Two links landed in our inbox last week and I haven't been able to keep myself from returning to their landing pages. Both links lead to work by Bill Hayward, the brilliant photographer, filmaker, and chronicler of the body whom we've been following since we started this blog. I love the way Bill captures the raw emotion of his subjects and when I watch his film and dance productions and look at his portraits, I'm aware of tension building in my own body. It's the kind of tension you feel when a jazz singer sings behind the beat; by holding back the performer creates suspense that doesn't resolve until the singer "catches up" with the music. It's uncomfortable . . . and thrilling. The best classical dancers can do this even though they're working within the constraints of precise choreography.
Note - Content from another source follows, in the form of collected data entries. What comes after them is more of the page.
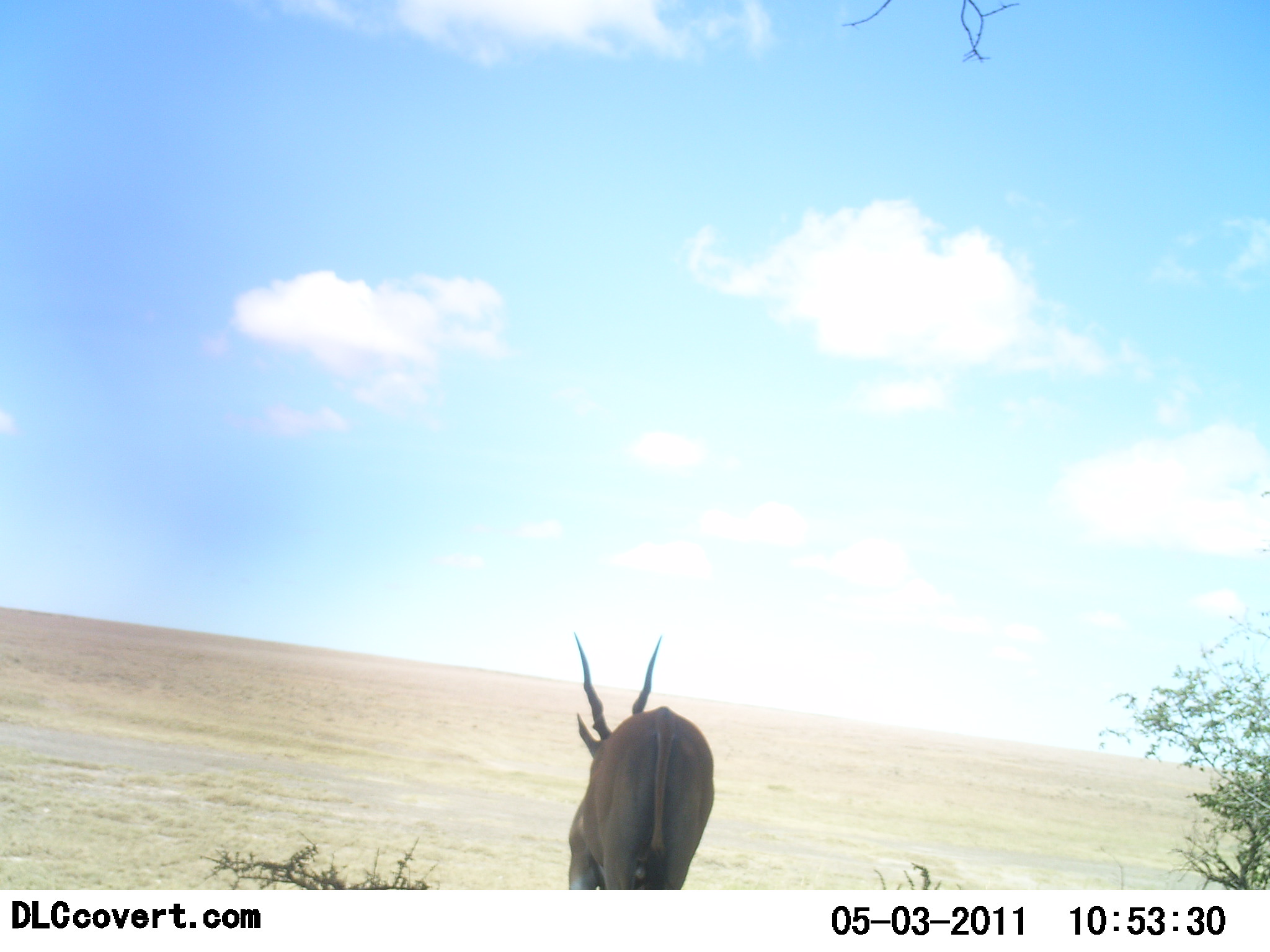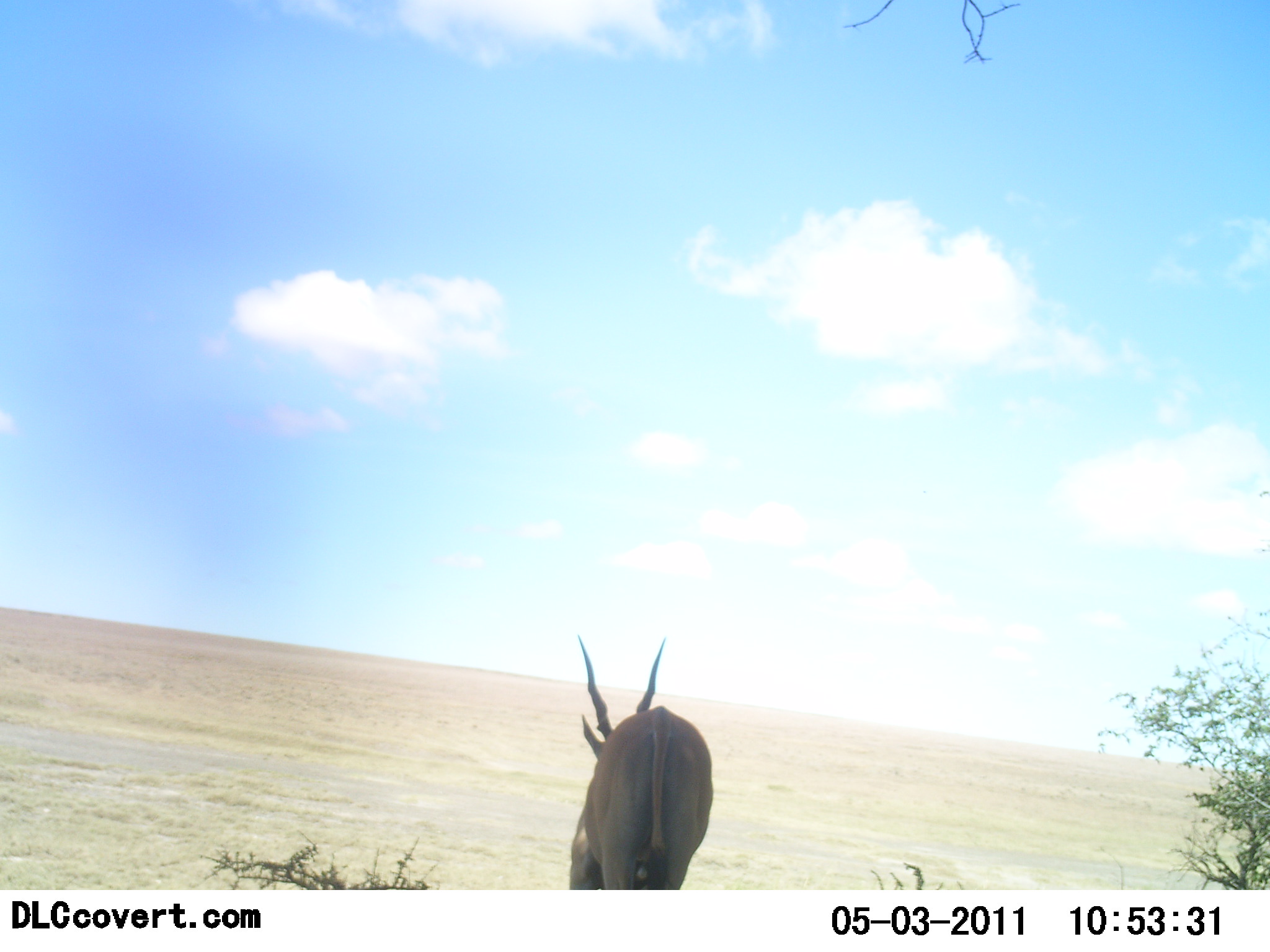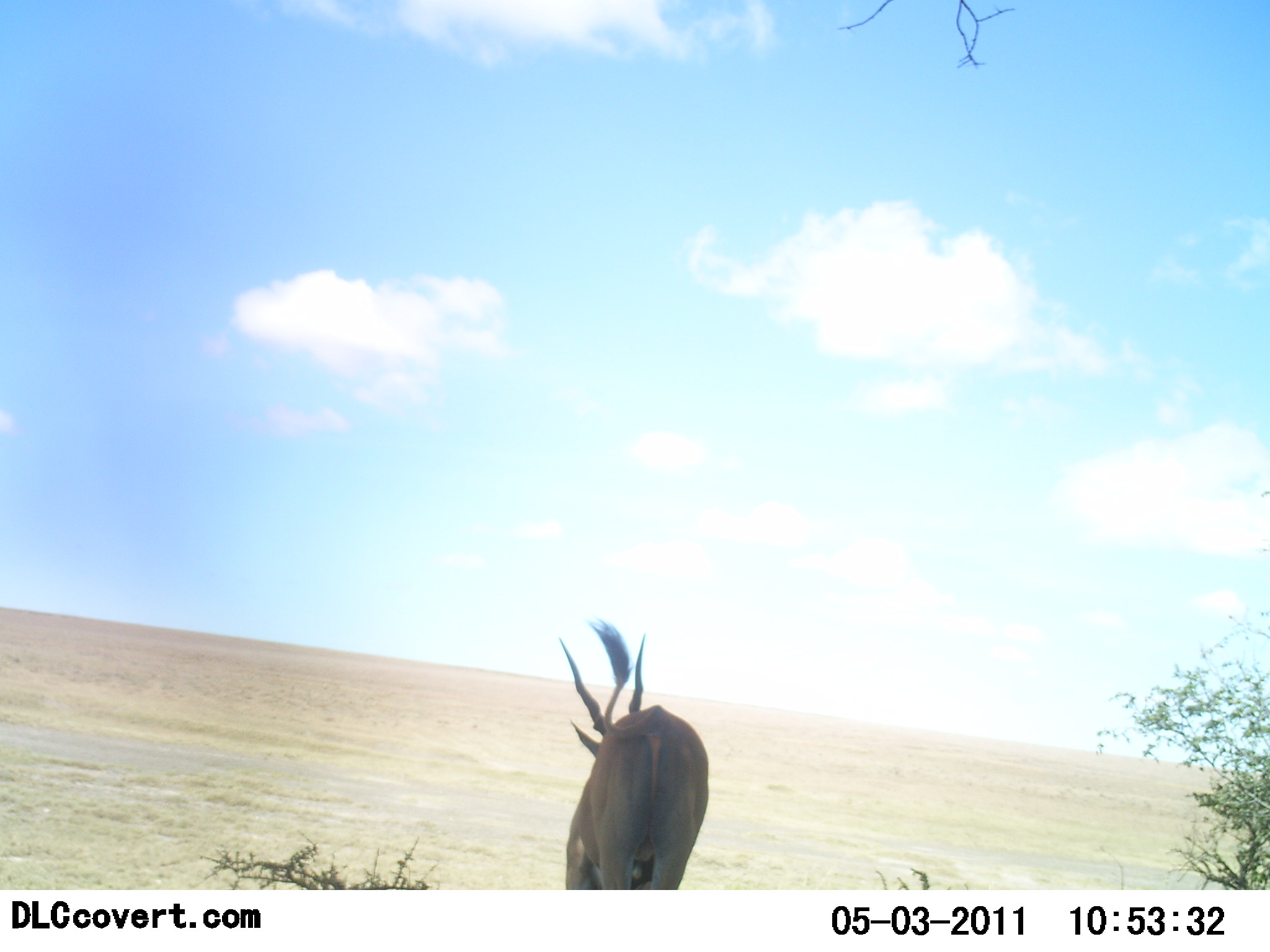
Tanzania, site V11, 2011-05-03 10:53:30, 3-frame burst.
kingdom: Animalia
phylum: Chordata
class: Mammalia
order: Artiodactyla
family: Bovidae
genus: Tragelaphus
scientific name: Tragelaphus oryx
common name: eland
Eland (Tragelaphus oryx), count 1. Behavior (volunteer vote fractions): standing 100%, resting 0%, moving 0%, interacting 0%. Young present (vote fraction): 0%. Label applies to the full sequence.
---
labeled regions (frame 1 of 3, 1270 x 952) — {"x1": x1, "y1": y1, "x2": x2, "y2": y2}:
animal: {"x1": 562, "y1": 632, "x2": 718, "y2": 891}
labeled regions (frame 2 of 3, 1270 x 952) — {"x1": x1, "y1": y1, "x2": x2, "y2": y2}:
animal: {"x1": 562, "y1": 632, "x2": 718, "y2": 891}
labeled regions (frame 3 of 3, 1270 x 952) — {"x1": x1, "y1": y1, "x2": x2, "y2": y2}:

Forgive my meandering way of saying you must check out these recent publications of Bill's work. The first appears in the current issue of The Coffin Factory alongside work by Lydia Davis, T.C. Boyle, and Charles Simic, among others. “Postcards” is from “The Museum of Emotions” from Bill's film Asphalt, Muscle & Bone, which we've written about elsewhere on this blog.
The second link leads to Psychology Tomorrow magazine and Wilhelmina Frankfurt's memoir of George Balanchine. Bill's photos of Frankfurt illustrate the piece and they're stunning. In her piece, Frankfurt describes her final encounter with Mr. B. Shocking but not surprising.